>> begin EXTRACT PROVIDED

# Rescuing a 3 year old Golden



## Jennifer1 (Mar 31, 2012)

Get her into a beginning obedience class. Any dog of any age can be trained.


----------



## OutWest (Oct 6, 2011)

Second the obedience training, right away. If she's been alone in the backyard with no training, she is probably under-socialized. Although walking her with the Rottie is a good goal, know that she may not like it all that much at the start. Suggest you research how to train an older, under-socialized dog. You may want to invest in a private trainer for the start.

Also, know that what you've described is not considered abuse by most SPCA's and the law... sadly. I consider it abuse as any feeling human being would. But if they don't give you the dog, they may not be much you can do.

Thanks for trying to help this girl out. I'm sure she will love having a new home and lots of love.


----------



## Andy Reno NV (Aug 12, 2009)

*all you need is LOVE*

seriously if you do get this dog (I hope you do) the best thing is to love her hug her spoil her then see exactly what you have training may be needed but love and spoil her


----------



## dborgers (Dec 7, 2011)

I can only second what others have said about obedience training. All our goldens were older rescues. Going to obedience class was fun for them and helped us bond too. Good for socialization with other dogs too.

>> end EXTRACT PROVIDED

Answer these about the forum thread above:
(a) What kind of class does Jennifer1 recommend for the dog?
(b) What does OutWest say might be worth investing in at the start?
(c) According to dborgers, what were all of their goldens?

>> begin DATASET EXTRACT

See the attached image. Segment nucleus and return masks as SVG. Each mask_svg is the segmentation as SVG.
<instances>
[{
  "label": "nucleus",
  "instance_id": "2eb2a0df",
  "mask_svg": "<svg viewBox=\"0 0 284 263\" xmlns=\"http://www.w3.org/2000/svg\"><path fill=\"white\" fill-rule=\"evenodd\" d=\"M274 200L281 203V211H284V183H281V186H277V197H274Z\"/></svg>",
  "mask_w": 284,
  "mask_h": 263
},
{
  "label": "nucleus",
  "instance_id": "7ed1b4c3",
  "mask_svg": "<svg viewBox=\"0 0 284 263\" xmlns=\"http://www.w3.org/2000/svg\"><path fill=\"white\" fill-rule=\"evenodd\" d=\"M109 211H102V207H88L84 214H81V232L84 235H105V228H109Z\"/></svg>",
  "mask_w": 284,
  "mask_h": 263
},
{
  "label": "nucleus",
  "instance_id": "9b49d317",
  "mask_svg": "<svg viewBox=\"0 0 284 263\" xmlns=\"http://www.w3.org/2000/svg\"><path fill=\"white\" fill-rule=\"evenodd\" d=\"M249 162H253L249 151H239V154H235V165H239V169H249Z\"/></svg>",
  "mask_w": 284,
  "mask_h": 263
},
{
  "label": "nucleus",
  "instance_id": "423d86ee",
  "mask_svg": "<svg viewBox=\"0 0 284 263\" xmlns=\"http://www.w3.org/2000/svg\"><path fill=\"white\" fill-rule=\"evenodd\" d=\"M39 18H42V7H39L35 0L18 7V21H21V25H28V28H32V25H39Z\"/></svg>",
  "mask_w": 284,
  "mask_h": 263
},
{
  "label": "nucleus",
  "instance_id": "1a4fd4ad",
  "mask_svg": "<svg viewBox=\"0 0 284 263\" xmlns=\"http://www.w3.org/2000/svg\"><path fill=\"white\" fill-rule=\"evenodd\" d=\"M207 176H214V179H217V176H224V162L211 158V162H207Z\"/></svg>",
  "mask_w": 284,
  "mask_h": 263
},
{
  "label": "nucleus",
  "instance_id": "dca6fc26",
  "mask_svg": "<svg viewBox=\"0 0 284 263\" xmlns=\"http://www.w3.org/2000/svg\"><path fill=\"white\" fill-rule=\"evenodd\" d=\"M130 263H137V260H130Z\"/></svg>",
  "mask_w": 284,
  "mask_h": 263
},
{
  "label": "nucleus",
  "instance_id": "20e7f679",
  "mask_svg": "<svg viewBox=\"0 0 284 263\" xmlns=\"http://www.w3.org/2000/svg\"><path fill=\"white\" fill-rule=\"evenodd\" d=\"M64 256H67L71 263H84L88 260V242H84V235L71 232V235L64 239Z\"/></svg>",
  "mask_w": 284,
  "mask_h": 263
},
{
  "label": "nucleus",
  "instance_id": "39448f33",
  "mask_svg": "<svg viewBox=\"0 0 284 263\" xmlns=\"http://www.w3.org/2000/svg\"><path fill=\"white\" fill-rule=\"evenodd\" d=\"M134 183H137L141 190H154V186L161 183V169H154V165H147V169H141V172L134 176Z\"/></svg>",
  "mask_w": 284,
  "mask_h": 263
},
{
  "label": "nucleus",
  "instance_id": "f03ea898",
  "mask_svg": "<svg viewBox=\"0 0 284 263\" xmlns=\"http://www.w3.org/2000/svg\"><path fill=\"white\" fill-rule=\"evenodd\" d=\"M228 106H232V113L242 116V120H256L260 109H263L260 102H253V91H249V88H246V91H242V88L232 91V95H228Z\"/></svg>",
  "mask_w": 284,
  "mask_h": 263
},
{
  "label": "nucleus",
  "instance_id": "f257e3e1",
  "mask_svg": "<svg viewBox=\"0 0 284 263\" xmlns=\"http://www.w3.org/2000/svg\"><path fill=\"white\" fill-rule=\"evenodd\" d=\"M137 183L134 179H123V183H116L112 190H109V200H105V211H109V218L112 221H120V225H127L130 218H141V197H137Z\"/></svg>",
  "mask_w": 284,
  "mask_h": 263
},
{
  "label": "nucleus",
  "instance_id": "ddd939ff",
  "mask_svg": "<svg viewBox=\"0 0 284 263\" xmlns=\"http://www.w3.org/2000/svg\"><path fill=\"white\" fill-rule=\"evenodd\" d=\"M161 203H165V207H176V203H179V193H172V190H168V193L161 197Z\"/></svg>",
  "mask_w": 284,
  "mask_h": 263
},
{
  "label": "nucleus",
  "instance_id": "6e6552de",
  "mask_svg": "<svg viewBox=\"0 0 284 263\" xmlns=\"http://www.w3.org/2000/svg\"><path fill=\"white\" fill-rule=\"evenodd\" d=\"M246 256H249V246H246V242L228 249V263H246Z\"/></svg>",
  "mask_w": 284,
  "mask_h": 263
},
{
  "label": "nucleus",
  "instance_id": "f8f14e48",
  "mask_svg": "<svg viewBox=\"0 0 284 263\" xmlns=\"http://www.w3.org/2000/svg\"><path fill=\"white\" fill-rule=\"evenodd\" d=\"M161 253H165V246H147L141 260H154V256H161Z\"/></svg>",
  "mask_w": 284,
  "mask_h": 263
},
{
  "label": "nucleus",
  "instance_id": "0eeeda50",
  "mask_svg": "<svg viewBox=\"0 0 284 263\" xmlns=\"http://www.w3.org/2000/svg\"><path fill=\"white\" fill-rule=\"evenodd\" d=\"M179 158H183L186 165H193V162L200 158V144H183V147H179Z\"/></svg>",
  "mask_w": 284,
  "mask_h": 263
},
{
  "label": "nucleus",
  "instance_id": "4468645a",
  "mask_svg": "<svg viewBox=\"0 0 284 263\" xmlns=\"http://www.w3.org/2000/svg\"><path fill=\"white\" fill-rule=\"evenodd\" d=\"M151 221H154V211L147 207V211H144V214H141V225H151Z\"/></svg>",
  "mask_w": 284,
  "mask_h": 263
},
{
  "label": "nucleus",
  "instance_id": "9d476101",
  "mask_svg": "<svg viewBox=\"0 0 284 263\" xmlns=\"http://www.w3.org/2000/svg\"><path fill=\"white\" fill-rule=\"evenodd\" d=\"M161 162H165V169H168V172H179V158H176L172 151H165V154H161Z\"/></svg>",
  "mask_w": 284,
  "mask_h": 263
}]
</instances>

>> end DATASET EXTRACT

◆ ANSWER FOR THE TASK ◆
(a) A beginning obedience class.
(b) A private trainer.
(c) Older rescues.